The U.S. Department of Commerce issued a preliminary determination on the antidumping trade case filed against biodiesel imports from Argentina and Indonesia. The preliminary determination found that biodiesel imports from Argentina and Indonesia are sold into the U.S. below fair value, and as a result, preliminary duties will be imposed on imports from these countries based on the amount of dumping found.
The National Biodiesel Board (NBB) Fair Trade Coalition filed these petitions to address a flood of subsidized and dumped imports from Argentina and Indonesia that has resulted in market share losses and depressed prices for domestic producers. Biodiesel imports from Argentina and Indonesia surged by 464% from 2014 to 2016, taking 18.3% of market share from U.S. manufacturers. Imports of biodiesel from Argentina again jumped 144.5% following the filing of the petitions.
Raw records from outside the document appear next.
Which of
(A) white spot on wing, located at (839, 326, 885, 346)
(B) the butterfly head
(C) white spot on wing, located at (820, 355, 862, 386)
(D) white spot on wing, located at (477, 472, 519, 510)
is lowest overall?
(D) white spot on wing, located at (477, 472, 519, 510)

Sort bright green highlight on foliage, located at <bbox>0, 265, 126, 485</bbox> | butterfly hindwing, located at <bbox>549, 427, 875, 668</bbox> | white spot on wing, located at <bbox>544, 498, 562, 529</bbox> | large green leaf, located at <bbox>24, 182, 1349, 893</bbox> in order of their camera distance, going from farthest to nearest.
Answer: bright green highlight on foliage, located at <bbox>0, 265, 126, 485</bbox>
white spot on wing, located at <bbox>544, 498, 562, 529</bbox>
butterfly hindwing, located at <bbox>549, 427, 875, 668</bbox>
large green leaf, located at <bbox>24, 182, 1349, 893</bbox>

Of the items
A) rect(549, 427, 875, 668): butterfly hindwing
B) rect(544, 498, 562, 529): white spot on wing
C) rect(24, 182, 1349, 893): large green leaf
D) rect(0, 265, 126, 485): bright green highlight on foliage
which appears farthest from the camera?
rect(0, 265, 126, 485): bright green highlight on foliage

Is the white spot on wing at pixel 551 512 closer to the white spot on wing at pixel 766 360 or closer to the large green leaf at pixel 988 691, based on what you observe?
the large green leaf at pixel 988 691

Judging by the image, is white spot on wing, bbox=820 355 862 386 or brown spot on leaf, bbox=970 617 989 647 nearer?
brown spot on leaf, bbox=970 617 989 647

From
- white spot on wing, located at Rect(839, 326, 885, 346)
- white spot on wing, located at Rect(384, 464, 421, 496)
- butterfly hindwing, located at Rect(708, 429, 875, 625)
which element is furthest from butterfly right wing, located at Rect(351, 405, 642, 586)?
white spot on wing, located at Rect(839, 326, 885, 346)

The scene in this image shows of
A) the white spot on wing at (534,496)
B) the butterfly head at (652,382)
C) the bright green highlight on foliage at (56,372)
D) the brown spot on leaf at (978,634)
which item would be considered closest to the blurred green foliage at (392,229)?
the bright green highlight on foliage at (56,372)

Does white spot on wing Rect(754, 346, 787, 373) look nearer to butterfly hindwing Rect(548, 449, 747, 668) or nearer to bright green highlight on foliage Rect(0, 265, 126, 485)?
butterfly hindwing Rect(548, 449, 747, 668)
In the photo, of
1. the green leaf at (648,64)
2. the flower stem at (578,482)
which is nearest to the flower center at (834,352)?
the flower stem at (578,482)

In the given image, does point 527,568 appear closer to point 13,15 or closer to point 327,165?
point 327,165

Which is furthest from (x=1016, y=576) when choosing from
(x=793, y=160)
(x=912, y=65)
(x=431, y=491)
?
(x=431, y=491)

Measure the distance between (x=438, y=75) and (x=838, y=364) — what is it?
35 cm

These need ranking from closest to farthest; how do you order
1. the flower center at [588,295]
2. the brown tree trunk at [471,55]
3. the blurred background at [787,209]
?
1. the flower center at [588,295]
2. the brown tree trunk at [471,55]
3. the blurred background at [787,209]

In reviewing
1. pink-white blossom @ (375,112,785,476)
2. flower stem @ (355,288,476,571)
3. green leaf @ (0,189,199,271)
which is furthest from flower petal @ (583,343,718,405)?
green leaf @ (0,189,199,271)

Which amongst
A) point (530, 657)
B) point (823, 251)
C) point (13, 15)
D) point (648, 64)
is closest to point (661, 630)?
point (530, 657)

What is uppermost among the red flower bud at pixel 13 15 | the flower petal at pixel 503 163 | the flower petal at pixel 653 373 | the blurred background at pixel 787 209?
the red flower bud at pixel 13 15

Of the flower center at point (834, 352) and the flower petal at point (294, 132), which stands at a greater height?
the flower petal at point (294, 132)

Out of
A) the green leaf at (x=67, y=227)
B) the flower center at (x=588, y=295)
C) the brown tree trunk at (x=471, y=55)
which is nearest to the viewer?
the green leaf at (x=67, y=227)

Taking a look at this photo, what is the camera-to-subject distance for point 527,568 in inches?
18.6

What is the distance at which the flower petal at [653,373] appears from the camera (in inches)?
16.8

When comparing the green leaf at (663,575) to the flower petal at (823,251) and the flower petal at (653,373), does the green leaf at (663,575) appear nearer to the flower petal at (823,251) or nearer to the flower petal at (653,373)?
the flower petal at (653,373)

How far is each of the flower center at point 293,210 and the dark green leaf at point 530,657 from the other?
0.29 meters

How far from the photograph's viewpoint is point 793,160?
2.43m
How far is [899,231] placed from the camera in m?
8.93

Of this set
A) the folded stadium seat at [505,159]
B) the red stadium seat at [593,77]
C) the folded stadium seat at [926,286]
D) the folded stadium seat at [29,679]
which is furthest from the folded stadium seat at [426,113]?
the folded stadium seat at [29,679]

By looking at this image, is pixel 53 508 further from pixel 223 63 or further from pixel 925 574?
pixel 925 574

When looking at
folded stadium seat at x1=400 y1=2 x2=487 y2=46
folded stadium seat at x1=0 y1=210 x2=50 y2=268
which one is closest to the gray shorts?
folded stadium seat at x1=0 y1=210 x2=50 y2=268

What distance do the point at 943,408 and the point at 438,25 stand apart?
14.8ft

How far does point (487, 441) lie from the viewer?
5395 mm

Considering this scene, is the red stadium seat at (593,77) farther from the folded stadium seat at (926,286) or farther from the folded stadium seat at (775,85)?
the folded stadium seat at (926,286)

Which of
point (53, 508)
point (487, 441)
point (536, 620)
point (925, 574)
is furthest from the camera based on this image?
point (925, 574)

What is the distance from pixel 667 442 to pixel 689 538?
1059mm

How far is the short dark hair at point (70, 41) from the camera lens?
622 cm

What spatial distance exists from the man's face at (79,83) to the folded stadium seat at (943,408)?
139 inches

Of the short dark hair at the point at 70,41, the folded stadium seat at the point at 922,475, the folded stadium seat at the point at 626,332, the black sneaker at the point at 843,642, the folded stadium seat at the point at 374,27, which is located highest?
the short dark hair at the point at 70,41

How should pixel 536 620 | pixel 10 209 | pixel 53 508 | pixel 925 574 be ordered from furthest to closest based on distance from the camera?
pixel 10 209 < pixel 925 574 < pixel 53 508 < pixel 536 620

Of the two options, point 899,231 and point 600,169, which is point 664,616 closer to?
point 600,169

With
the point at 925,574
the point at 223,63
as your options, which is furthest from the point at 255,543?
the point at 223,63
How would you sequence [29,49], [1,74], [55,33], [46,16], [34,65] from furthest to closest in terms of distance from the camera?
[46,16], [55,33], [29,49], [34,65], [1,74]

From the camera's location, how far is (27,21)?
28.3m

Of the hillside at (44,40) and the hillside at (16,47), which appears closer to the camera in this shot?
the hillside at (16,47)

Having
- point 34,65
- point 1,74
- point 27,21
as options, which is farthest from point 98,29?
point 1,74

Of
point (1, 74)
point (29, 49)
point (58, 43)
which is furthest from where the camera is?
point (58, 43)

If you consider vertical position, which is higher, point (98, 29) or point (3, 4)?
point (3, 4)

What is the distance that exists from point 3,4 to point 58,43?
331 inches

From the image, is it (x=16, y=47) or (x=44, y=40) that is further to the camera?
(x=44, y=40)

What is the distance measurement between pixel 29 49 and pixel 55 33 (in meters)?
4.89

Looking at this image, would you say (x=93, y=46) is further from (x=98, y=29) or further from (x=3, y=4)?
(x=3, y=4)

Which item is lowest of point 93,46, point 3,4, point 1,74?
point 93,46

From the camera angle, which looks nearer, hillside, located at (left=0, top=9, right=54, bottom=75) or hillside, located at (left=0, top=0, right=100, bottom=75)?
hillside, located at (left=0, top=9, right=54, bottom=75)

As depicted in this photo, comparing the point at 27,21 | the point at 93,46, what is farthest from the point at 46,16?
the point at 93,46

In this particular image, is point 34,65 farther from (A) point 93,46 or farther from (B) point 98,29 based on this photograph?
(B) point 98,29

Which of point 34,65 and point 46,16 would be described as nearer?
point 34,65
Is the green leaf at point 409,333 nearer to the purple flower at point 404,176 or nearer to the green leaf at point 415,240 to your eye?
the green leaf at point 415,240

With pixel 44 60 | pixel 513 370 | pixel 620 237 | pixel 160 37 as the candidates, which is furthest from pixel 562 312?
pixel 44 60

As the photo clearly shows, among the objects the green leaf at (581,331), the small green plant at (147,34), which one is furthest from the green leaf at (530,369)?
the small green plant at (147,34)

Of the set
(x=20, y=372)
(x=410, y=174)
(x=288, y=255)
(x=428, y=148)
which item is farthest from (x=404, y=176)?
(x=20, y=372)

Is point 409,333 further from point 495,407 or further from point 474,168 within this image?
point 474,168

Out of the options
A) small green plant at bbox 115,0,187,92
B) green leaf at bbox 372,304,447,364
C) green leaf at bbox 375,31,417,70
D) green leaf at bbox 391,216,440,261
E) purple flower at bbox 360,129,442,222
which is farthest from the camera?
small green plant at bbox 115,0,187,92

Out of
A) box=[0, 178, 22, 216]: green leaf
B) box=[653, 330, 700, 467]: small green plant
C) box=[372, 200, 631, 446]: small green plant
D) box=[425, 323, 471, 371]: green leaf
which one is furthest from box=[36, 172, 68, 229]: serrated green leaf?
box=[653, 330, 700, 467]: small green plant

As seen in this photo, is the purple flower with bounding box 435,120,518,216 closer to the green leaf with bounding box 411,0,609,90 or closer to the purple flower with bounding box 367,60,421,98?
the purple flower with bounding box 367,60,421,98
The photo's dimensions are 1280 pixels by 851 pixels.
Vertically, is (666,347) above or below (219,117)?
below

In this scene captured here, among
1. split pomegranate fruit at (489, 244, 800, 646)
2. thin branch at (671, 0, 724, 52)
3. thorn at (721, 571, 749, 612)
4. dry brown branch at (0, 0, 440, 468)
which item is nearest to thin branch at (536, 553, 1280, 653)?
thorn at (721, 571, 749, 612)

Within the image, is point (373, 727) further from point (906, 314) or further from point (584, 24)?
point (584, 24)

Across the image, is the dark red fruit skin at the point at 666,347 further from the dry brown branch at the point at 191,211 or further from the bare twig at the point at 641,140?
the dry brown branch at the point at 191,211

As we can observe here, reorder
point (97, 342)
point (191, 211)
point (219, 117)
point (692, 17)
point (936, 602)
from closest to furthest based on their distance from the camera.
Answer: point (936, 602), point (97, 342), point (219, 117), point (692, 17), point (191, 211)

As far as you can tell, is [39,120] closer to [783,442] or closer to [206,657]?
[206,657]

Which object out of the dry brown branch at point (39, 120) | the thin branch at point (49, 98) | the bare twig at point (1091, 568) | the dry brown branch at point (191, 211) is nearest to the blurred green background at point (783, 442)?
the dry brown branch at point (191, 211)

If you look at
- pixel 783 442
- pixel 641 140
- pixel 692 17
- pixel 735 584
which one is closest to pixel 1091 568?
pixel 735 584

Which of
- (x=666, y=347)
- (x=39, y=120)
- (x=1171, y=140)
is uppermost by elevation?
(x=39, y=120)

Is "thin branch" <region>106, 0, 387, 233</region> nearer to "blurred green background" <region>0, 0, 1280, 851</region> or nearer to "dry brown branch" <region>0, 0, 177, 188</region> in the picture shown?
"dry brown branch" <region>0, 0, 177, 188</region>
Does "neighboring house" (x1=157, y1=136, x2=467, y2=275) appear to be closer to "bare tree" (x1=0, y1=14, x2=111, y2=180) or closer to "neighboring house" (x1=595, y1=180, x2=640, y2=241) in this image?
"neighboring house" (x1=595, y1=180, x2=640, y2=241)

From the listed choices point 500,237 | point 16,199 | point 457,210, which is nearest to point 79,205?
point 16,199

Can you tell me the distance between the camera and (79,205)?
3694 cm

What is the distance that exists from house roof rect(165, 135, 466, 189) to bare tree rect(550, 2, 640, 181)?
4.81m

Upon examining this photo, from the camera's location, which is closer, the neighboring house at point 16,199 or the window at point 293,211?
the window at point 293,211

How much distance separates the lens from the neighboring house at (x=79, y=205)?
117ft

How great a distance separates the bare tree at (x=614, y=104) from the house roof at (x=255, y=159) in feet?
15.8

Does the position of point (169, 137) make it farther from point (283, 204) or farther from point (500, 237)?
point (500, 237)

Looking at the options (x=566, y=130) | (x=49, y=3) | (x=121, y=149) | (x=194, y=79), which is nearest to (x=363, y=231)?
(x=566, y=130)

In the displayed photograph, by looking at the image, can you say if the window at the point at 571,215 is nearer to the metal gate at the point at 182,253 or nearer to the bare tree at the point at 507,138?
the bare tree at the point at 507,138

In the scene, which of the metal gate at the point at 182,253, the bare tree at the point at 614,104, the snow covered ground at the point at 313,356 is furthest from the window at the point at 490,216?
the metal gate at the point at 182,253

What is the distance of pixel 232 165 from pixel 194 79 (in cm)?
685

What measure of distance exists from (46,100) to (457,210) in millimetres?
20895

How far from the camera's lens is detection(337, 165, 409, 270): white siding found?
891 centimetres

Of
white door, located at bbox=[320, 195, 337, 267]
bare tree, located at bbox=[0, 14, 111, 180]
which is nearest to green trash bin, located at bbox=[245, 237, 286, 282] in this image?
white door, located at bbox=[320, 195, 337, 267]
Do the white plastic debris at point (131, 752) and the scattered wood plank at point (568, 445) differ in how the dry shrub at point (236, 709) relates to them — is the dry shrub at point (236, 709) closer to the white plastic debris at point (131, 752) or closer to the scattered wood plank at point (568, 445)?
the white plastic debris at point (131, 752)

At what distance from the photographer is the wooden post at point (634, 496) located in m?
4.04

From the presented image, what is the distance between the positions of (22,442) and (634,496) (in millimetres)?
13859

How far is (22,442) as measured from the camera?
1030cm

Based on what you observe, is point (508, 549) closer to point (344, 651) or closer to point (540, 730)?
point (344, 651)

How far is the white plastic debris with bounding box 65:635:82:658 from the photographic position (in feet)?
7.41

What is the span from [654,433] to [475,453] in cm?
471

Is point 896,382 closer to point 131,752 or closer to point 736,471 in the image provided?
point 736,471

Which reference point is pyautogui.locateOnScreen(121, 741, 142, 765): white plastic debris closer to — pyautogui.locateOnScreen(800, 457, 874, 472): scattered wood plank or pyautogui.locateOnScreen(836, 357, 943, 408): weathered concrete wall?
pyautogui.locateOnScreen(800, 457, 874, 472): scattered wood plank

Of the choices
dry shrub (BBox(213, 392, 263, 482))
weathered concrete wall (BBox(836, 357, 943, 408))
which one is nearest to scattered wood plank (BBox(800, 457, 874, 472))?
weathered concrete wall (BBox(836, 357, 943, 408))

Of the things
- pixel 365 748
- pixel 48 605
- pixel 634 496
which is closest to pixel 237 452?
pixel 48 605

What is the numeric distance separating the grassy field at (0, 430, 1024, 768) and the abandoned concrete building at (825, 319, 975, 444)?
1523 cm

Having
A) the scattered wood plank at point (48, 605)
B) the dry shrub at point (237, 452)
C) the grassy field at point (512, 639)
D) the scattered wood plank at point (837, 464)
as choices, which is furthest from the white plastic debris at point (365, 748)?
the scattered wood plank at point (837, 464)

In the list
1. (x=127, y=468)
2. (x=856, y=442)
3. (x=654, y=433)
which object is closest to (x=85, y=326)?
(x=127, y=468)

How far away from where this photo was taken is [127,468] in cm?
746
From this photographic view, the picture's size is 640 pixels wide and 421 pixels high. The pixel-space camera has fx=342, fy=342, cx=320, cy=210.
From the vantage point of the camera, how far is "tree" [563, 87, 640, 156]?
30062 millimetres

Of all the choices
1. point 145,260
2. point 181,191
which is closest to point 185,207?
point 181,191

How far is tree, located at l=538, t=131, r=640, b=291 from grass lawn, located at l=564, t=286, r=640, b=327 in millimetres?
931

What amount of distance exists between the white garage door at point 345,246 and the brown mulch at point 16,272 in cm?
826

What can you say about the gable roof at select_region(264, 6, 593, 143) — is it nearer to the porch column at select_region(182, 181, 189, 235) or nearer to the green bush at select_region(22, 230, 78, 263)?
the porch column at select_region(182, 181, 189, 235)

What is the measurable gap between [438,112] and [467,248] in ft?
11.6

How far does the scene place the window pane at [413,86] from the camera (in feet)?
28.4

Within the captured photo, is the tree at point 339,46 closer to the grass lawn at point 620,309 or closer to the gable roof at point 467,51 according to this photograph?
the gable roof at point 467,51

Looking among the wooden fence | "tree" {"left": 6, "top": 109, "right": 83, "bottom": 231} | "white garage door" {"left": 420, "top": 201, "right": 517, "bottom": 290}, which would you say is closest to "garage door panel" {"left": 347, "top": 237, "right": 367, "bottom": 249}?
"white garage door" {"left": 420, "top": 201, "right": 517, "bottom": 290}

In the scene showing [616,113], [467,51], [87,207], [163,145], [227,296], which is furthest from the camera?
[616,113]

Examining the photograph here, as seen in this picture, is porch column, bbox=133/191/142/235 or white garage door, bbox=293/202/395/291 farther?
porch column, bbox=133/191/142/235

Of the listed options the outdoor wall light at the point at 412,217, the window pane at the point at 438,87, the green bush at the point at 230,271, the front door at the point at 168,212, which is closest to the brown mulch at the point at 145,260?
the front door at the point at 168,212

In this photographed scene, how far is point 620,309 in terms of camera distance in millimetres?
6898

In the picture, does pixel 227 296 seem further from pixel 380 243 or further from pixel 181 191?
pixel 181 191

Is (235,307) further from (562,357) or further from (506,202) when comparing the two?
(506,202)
As a result of this week’s ruling, importers of Argentinian and Indonesian biodiesel will be required to pay cash deposits on biodiesel imported from those countries. The cash deposit rates range from 54.36% to 70.05% for biodiesel from Argentina and 50.71% for biodiesel from Indonesia, depending on the particular foreign producer/exporter involved. The duty deposit requirements are in addition to the deposits required under the Commerce Department’s preliminary countervailing duty determination in August, which confirmed that biodiesel producers in Argentina and Indonesia have received significant subsidies.
Between the preliminary and final antidumping determinations, the department will audit the foreign producers to confirm the accuracy of their data submissions. Parties will file briefs on issues arising from the agency’s preliminary antidumping duty determinations, and the Commerce Department will hold a hearing, with a final antidumping determination due early next year.
A final determination by the Commerce Department in the companion countervailing duty determination is due to be announced in early November, with a final determination by the International Trade Commission in connection with the countervailing duty case expected in December.